#### [Work order]
Set down, in full, every record in the block.

(Stored data entries)
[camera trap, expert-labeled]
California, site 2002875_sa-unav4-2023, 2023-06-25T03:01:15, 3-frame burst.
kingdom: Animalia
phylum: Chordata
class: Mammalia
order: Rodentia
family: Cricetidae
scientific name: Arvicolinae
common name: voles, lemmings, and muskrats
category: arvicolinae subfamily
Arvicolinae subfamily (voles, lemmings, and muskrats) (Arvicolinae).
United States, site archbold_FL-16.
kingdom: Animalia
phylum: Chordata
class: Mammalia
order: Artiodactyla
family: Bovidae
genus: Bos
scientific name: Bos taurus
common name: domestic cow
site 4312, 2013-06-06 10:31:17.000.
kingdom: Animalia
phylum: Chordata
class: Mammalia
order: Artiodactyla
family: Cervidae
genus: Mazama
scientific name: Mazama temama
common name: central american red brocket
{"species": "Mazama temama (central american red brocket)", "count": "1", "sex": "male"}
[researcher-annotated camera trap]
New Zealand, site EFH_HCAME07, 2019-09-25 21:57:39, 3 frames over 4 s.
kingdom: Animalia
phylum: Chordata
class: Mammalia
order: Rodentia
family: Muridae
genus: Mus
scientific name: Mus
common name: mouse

#### [Answer for this exercise]
[camera trap, expert-labeled]
California, site 2002875_sa-unav4-2023, 2023-06-25T03:01:15, 3-frame burst.
kingdom: Animalia
phylum: Chordata
class: Mammalia
order: Rodentia
family: Cricetidae
scientific name: Arvicolinae
common name: voles, lemmings, and muskrats
category: arvicolinae subfamily
Arvicolinae subfamily (voles, lemmings, and muskrats) (Arvicolinae).
United States, site archbold_FL-16.
kingdom: Animalia
phylum: Chordata
class: Mammalia
order: Artiodactyla
family: Bovidae
genus: Bos
scientific name: Bos taurus
common name: domestic cow
site 4312, 2013-06-06 10:31:17.000.
kingdom: Animalia
phylum: Chordata
class: Mammalia
order: Artiodactyla
family: Cervidae
genus: Mazama
scientific name: Mazama temama
common name: central american red brocket
{"species": "Mazama temama (central american red brocket)", "count": "1", "sex": "male"}
[researcher-annotated camera trap]
New Zealand, site EFH_HCAME07, 2019-09-25 21:57:39, 3 frames over 4 s.
kingdom: Animalia
phylum: Chordata
class: Mammalia
order: Rodentia
family: Muridae
genus: Mus
scientific name: Mus
common name: mouse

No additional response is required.